(Perceiving and recognising pitch values versus perceiving and recognising differences between pitch values ...)
We take relative pitch perception for granted, because most of us have it. And we are amazed at absolute pitch perception, because most people don't have it.
But it is an error to suppose that what is most common is also what is easiest to explain.
To explain absolute pitch perception, all you need is a reasonably direct connection between the sensory neurons in the ear and those parts of the brain responsible for conscious perception.
(Although at least one processing step is required for both relative and absolute pitch perception: it is necessary to calculate the estimated fundamental frequency from the observed harmonic frequencies.)
Whereas to explain relative pitch perception, you need quite a lot of perceptual "machinery".
This machinery must process the "raw" frequency perceptions and generate the "relativized" perceptions that underly our normal perception of both musical melodies and speech melodies.
Firstly, you need machinery to calibrate the 4-way comparison between pitch values when comparing pairs of musical intervals of the same size.
A mechanism of calibration deals with the following question: Given an interval such as the interval from C to E, and a second interval such as the interval from F to A, where both intervals are perceived by me to be the "same" interval, how does my brain know that they are the same?

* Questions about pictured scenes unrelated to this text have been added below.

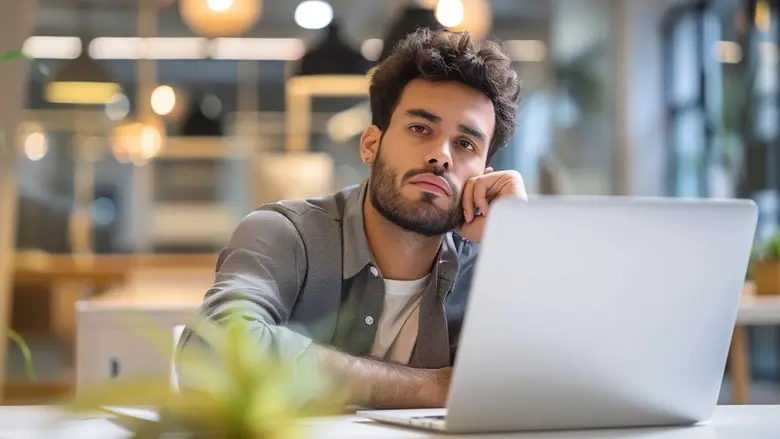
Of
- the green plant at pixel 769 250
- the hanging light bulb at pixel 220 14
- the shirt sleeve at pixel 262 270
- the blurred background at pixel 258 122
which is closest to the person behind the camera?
the shirt sleeve at pixel 262 270

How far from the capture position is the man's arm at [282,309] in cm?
163

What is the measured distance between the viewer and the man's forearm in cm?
163

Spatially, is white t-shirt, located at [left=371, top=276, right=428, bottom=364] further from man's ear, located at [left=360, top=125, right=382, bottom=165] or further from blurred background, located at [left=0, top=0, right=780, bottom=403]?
blurred background, located at [left=0, top=0, right=780, bottom=403]

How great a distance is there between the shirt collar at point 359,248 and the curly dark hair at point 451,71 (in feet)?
0.55

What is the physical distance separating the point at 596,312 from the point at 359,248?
95 cm

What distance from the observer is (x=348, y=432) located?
118cm

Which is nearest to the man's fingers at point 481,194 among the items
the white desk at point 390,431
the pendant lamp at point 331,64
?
the white desk at point 390,431

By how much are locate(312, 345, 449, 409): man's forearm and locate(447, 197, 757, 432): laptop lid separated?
1.37 ft

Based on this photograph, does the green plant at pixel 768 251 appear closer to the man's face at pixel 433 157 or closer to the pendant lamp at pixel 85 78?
the man's face at pixel 433 157

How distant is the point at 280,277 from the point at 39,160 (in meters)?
11.0

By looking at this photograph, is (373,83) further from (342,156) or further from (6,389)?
(342,156)

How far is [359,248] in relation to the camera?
6.66 ft

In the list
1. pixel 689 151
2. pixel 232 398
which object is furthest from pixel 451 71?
pixel 689 151

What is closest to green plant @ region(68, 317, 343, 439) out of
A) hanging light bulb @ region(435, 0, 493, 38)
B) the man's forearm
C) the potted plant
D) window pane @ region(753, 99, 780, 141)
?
the man's forearm
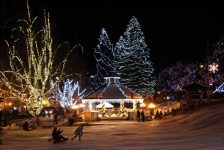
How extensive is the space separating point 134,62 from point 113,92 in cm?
2523

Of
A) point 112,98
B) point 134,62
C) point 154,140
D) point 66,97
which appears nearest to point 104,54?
point 134,62

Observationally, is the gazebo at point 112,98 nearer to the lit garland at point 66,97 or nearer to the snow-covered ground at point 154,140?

Secondly, you need machinery to determine a "frame of reference" for a melody, where that frame of reference is a function of the melody itself.

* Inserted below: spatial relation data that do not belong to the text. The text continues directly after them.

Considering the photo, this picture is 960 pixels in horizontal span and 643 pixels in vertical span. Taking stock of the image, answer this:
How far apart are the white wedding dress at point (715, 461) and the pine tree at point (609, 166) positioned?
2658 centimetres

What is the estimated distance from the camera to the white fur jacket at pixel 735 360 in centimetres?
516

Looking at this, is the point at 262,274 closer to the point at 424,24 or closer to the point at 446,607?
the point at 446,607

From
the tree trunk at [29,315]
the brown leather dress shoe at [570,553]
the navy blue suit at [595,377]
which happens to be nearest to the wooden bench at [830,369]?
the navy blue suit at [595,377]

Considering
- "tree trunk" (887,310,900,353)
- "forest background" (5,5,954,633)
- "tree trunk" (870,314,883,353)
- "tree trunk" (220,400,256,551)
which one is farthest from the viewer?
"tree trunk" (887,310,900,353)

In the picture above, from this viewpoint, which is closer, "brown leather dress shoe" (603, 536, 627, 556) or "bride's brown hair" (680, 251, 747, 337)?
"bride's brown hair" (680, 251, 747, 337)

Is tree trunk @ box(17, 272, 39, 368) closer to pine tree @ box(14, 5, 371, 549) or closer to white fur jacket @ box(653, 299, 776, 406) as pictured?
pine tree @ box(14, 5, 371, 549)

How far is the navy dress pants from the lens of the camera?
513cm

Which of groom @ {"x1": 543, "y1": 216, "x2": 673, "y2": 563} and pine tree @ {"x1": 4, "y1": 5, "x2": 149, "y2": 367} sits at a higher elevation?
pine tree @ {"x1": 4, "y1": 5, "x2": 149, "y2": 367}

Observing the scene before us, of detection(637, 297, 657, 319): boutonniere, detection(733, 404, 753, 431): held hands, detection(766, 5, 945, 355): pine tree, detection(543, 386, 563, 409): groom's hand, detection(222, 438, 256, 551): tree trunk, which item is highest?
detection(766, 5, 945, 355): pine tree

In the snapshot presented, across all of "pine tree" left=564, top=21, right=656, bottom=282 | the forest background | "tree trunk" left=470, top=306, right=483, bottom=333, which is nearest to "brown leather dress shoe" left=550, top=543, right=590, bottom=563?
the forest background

For musical melodies, the frame of reference corresponds to the key (which generally corresponds to a particular scale and a "home" chord), which is typically constant for the duration of a tune. This constancy does not necessarily occur when perceiving non-musical speech melodies.
Any theory of relative pitch perception must explain how the frame of reference is determined by the melody as a function of key, and must also explain how it can be determined for a non-musical speech melody.
(In other words, a theory of frame-of-reference determination cannot assume in general that a melody is constructed entirely from pitch values belonging to a specific musical scale.)
Neither of these two requirements has a simple implementation. Like many other aspects of human cognition, something seems simple because we can "all do it", but when we try to understand in detail how it's done, it doesn't seem so simple anymore.